___ Information given

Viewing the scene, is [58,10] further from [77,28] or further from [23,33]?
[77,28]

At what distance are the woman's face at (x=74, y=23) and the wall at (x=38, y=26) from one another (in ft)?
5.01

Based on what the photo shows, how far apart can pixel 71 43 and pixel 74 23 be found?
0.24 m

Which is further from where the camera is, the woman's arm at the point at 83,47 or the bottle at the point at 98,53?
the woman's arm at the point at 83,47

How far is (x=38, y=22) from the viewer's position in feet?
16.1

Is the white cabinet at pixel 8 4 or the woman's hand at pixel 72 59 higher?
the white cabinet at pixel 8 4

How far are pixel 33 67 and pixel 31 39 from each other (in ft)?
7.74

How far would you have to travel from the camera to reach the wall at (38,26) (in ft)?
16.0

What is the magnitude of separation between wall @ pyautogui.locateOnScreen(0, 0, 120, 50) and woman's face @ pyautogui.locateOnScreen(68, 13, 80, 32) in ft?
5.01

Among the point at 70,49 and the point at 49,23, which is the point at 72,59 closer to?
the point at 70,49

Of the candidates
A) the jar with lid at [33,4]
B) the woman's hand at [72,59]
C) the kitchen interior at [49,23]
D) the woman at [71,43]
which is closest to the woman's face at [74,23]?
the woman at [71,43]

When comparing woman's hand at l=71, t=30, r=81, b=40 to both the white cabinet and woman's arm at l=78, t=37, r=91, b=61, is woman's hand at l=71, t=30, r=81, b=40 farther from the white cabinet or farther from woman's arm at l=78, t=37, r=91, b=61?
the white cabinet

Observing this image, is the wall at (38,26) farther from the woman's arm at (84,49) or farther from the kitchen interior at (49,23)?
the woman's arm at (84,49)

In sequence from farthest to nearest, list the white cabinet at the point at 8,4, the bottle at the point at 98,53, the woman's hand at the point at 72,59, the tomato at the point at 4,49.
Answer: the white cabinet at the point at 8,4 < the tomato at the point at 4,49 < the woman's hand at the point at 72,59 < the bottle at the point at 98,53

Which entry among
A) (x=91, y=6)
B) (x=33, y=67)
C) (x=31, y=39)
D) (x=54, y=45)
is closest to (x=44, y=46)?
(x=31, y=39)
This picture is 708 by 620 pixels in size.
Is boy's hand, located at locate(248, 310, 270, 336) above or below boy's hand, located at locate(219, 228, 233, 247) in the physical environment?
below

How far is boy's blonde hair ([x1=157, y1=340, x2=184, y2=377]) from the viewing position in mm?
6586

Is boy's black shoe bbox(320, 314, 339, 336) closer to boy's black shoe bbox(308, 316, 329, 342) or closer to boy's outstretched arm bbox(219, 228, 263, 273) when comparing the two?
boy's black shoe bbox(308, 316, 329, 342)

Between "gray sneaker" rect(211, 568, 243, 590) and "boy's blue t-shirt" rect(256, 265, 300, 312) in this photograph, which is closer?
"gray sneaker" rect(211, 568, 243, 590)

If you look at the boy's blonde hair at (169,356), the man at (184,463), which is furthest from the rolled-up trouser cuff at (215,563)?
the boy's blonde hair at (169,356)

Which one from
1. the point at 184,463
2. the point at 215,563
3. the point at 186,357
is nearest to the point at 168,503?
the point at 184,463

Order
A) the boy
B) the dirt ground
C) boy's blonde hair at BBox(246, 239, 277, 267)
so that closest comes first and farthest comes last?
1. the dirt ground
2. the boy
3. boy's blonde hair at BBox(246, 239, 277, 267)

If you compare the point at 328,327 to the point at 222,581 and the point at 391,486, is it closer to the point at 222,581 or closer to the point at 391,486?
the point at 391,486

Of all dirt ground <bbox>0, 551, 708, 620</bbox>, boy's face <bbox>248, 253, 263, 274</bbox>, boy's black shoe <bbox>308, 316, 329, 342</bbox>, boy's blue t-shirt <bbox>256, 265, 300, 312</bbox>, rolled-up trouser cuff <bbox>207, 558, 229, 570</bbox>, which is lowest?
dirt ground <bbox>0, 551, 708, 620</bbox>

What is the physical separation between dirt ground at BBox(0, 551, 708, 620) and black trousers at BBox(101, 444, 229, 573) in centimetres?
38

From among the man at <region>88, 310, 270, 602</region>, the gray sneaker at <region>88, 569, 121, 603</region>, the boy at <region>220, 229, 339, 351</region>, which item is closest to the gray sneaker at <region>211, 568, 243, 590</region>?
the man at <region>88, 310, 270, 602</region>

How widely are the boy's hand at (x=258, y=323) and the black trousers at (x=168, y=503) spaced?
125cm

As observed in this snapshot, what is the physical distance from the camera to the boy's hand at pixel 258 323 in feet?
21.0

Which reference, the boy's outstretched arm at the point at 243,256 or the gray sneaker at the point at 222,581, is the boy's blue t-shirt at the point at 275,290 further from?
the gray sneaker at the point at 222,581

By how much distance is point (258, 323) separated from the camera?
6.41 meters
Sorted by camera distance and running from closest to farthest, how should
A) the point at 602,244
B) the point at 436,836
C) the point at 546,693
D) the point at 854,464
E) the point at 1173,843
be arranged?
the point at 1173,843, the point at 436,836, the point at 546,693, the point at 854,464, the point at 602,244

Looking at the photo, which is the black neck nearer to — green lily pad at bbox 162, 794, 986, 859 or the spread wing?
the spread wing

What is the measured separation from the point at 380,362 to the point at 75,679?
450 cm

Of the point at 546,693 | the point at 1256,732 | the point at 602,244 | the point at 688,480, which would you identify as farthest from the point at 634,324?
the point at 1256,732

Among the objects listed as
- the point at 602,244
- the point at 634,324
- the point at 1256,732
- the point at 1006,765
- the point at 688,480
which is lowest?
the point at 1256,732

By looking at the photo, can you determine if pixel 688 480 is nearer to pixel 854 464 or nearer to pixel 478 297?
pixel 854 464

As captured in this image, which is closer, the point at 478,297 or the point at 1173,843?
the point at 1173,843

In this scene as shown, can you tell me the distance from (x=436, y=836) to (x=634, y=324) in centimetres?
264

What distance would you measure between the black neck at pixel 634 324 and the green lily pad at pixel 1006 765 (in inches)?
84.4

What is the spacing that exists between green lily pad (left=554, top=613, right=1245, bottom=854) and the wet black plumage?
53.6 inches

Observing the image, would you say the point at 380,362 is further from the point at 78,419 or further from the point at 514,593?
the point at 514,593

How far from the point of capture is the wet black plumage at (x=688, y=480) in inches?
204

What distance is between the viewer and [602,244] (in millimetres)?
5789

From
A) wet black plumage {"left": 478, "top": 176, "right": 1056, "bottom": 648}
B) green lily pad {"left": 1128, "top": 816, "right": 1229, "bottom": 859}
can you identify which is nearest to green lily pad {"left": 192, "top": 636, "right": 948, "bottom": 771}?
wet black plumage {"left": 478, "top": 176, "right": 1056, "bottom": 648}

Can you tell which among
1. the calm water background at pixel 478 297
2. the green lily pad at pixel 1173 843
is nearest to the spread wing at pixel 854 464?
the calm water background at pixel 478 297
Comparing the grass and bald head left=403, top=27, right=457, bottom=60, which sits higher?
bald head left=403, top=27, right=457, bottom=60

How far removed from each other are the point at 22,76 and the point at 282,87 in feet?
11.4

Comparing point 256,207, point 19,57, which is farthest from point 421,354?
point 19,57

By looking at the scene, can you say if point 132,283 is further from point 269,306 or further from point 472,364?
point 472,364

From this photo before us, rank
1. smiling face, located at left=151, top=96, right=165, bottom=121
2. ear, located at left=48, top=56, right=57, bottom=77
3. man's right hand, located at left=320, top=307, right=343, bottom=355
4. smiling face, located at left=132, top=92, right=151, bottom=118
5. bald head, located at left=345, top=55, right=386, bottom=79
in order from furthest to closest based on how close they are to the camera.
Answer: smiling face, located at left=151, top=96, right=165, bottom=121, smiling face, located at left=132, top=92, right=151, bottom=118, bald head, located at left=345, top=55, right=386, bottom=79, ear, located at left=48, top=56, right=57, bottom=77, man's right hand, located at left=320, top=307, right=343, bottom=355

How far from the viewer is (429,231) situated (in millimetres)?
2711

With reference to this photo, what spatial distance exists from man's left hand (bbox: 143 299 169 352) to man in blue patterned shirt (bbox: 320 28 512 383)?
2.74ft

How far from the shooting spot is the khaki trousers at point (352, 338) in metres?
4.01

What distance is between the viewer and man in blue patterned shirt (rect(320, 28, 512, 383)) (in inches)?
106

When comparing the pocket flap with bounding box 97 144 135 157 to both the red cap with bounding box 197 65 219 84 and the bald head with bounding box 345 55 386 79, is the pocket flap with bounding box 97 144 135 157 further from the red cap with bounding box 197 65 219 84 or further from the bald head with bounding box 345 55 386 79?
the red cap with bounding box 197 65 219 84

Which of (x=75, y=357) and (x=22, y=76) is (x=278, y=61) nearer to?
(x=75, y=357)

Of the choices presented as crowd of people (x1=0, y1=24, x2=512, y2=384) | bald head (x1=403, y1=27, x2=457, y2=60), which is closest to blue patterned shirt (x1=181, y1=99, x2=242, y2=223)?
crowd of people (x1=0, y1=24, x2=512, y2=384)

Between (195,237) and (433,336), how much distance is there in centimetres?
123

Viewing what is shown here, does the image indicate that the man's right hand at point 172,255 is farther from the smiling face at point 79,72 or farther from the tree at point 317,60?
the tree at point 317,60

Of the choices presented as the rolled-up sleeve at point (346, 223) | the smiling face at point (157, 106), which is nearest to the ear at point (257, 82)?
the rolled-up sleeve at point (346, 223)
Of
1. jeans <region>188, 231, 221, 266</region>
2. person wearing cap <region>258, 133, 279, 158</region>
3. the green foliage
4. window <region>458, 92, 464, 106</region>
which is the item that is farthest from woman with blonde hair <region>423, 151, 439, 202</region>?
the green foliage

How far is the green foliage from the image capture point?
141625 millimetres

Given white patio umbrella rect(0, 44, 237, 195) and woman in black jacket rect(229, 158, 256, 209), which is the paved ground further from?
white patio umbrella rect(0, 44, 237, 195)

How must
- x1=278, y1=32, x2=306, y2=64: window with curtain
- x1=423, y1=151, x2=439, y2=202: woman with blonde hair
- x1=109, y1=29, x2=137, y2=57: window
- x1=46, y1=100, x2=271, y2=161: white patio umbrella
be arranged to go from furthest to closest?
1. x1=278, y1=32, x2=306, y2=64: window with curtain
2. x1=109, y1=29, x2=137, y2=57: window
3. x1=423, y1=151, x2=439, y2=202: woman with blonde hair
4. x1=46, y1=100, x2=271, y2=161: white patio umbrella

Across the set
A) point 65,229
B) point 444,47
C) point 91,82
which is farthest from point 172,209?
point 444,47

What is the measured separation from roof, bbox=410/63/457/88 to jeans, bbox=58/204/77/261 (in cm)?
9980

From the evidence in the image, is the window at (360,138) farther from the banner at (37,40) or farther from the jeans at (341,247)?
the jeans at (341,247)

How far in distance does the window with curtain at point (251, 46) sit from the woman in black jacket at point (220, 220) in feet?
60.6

______

**Written instruction**
Rewrite the records from the line with "From the evidence" through the end of the records, replacing "farther" with "further" and leaving everything else unchanged.

**The response**
From the evidence in the image, is the window at (360,138) further from the banner at (37,40) or further from the jeans at (341,247)?
the jeans at (341,247)

How far in distance does the window with curtain at point (251, 46) sit from the woman in black jacket at point (220, 220) in feet?
60.6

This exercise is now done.